# Chapter 5 Exercises

# Exercise 1
What is the fundamental idea behind Support Vector Machines?

Support Vector Machines try to find the best line that separates the classes we are classifying (by trying to get the line with the highest distance to each class).

## Exercise 2
What is a support vector?

A support vector is an instance of a class that is determining the decision boundary of the support vector machine.

## Exercise 3
Why is it important to scale the inputs when using SVMs?

The decision boundary made by the SVM is affected by features scales.

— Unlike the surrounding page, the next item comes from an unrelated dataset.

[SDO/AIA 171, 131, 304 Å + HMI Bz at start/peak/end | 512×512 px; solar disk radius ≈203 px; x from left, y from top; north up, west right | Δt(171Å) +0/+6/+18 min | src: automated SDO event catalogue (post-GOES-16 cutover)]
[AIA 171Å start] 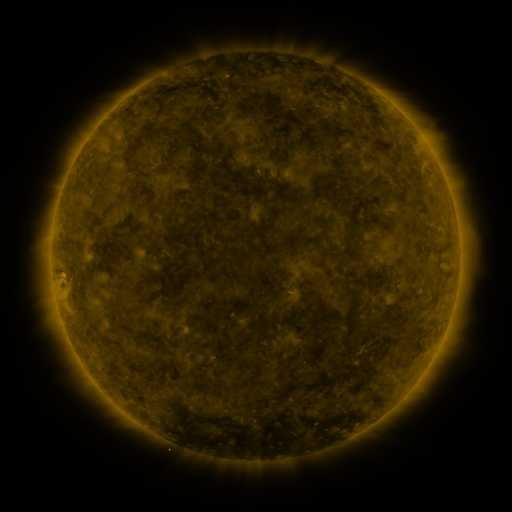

If we have very different scales along each feature we will get a poor decision boundary.

## Exercise 4
Can an SVM classifier output a confidence score when it classifies an instance? What about a probability?

The SVM can output the distance between the instance and the decision boundary, which can be used as a confidence score of the classification. However, support vector machines can't output a probability.

## Exercise 5
Should you use the primal or the dual form of the SVM problem to train a model on a training set with millions of instances and hundreds of features?

The primal form should be used in this case, as its complexity is linear in regards to the number of features m, while the complexity of the dual form ranges from m^2 to m^3. Dual form allows us to do the kernel trick, and is much faster when the number of instances is smaller than the number of features.

## Exercise 6
Say you trained an SVM classifier with an RBF kernel. It seems to underfit the training set: should you increase or decrease gamma? What about C?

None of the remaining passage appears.